— Instructions for the task —
Copy out every one of the following items word for word, leaving each line unchanged.

— Supplied entries —
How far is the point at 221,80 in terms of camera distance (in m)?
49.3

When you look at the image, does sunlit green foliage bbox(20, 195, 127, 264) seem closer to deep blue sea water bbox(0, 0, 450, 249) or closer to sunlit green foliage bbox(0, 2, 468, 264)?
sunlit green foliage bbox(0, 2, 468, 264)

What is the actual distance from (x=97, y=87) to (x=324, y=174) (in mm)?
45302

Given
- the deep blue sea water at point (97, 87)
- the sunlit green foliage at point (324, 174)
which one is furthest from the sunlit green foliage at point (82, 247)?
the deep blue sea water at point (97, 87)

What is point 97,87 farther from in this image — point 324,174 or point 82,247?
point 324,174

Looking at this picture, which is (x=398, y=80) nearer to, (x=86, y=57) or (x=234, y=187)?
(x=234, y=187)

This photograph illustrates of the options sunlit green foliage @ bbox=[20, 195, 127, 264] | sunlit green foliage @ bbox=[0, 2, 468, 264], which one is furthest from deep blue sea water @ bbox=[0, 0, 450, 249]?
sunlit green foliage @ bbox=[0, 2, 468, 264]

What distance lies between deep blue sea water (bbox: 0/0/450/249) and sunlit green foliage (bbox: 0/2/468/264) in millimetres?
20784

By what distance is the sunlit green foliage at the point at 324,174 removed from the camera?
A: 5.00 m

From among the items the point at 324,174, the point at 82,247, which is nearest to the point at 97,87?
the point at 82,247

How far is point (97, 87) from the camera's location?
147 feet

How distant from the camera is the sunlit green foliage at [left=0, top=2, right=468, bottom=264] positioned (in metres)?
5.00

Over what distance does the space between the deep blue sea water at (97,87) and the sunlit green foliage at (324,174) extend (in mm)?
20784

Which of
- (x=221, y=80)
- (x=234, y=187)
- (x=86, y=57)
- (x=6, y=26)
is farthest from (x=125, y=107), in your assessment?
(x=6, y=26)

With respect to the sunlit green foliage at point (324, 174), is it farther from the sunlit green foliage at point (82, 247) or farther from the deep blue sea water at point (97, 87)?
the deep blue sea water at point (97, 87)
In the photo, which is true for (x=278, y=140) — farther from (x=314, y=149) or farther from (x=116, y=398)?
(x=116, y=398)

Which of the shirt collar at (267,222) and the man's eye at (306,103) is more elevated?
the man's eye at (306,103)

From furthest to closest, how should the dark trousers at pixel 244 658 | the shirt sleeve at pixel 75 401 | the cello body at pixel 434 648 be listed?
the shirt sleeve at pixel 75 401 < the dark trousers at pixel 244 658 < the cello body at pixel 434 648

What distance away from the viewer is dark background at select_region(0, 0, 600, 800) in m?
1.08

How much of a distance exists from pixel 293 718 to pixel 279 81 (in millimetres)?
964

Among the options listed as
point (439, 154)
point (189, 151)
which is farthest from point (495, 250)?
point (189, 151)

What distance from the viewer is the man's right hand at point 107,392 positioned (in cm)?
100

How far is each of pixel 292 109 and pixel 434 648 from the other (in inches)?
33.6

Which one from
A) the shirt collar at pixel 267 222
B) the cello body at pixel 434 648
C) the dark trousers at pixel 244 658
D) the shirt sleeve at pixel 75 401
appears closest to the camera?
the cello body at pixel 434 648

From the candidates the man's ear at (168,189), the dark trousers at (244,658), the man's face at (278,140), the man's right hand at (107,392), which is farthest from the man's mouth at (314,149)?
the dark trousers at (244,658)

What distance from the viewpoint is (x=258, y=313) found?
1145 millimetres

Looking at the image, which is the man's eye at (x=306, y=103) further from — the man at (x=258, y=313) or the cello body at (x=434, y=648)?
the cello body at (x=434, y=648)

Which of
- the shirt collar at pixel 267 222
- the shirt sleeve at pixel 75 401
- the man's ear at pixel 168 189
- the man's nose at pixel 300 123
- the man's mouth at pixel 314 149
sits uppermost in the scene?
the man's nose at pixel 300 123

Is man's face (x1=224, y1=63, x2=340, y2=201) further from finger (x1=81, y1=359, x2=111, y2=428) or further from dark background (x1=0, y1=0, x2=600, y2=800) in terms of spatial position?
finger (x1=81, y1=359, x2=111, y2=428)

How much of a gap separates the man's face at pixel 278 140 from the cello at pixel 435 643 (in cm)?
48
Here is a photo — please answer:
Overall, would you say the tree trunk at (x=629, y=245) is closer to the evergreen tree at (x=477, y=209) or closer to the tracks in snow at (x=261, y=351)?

— Problem solution —
How far is the point at 221,80 in terms of camera distance (in m)?
49.3

When you look at the image, does sunlit green foliage bbox(20, 195, 127, 264) seem closer to deep blue sea water bbox(0, 0, 450, 249) or closer to sunlit green foliage bbox(0, 2, 468, 264)?
sunlit green foliage bbox(0, 2, 468, 264)

What is the actual distance from (x=97, y=87) to (x=324, y=174) (in mm)?
45302

Given
- the deep blue sea water at point (97, 87)
- the sunlit green foliage at point (324, 174)
which one is furthest from the sunlit green foliage at point (82, 247)?
the deep blue sea water at point (97, 87)

What is point 97,87 farther from in this image — point 324,174 or point 82,247?
point 324,174

Looking at this picture, which is (x=398, y=80) nearer to, (x=86, y=57) or (x=234, y=187)?
(x=234, y=187)

This photograph illustrates of the options sunlit green foliage @ bbox=[20, 195, 127, 264] | sunlit green foliage @ bbox=[0, 2, 468, 264], which one is furthest from deep blue sea water @ bbox=[0, 0, 450, 249]?
sunlit green foliage @ bbox=[0, 2, 468, 264]

What distance lies between deep blue sea water (bbox: 0/0/450/249) and sunlit green foliage (bbox: 0/2/468/264) in millimetres?
20784

By what distance is the sunlit green foliage at the point at 324,174 removed from the camera?
A: 5.00 m

From among the items the point at 324,174, the point at 82,247, which is nearest to the point at 97,87?
the point at 82,247

How far is point (97, 87) from the camera's location?
147 feet

How distant from the camera is the sunlit green foliage at [left=0, top=2, right=468, bottom=264] positioned (in metres)?
5.00

Over what distance does the space between the deep blue sea water at (97,87) and the sunlit green foliage at (324,174) extend (in mm)?
20784

Which of
- (x=221, y=80)
- (x=234, y=187)
- (x=86, y=57)
- (x=6, y=26)
is farthest from (x=125, y=107), in your assessment?
(x=6, y=26)

With respect to the sunlit green foliage at point (324, 174), is it farther from the sunlit green foliage at point (82, 247) or farther from the deep blue sea water at point (97, 87)?
the deep blue sea water at point (97, 87)
In the photo, which is true for (x=278, y=140) — farther from (x=314, y=149) or farther from (x=116, y=398)?
(x=116, y=398)

Which of the shirt collar at (267,222) and the man's eye at (306,103) is more elevated?
the man's eye at (306,103)

From furthest to closest, how should the dark trousers at pixel 244 658 | the shirt sleeve at pixel 75 401 | the cello body at pixel 434 648 be listed?
the shirt sleeve at pixel 75 401 < the dark trousers at pixel 244 658 < the cello body at pixel 434 648

What distance away from the viewer is dark background at select_region(0, 0, 600, 800) in m?
1.08

How much of a distance exists from pixel 293 718 to pixel 279 81 (in millimetres)?
964

Among the options listed as
point (439, 154)
point (189, 151)
which is farthest from point (495, 250)?
point (189, 151)

What distance from the viewer is the man's right hand at point 107,392 positioned (in cm)?
100

How far is each of pixel 292 109 and pixel 434 648 from the other (in inches)?
33.6

Which one from
A) the shirt collar at pixel 267 222
B) the cello body at pixel 434 648
C) the dark trousers at pixel 244 658
D) the shirt sleeve at pixel 75 401
appears closest to the camera?
the cello body at pixel 434 648

From the candidates the man's ear at (168,189), the dark trousers at (244,658), the man's face at (278,140), the man's right hand at (107,392), which is farthest from the man's mouth at (314,149)?
the dark trousers at (244,658)

What distance from the viewpoint is (x=258, y=313) found?
1145 millimetres

Looking at the image, which is the man's eye at (x=306, y=103) further from — the man at (x=258, y=313) or the cello body at (x=434, y=648)?
the cello body at (x=434, y=648)

Which of
- the shirt collar at pixel 267 222
- the shirt sleeve at pixel 75 401
- the man's ear at pixel 168 189
- the man's nose at pixel 300 123
- the man's mouth at pixel 314 149
sits uppermost in the scene?
the man's nose at pixel 300 123

Is man's face (x1=224, y1=63, x2=340, y2=201) further from finger (x1=81, y1=359, x2=111, y2=428) or further from dark background (x1=0, y1=0, x2=600, y2=800) in terms of spatial position?
finger (x1=81, y1=359, x2=111, y2=428)

How much of a gap separates the man's face at pixel 278 140 from the cello at pixel 435 643 (in cm)?
48
Here is a photo — please answer:
Overall, would you say the tree trunk at (x=629, y=245) is closer to the evergreen tree at (x=477, y=209) or closer to the tracks in snow at (x=261, y=351)?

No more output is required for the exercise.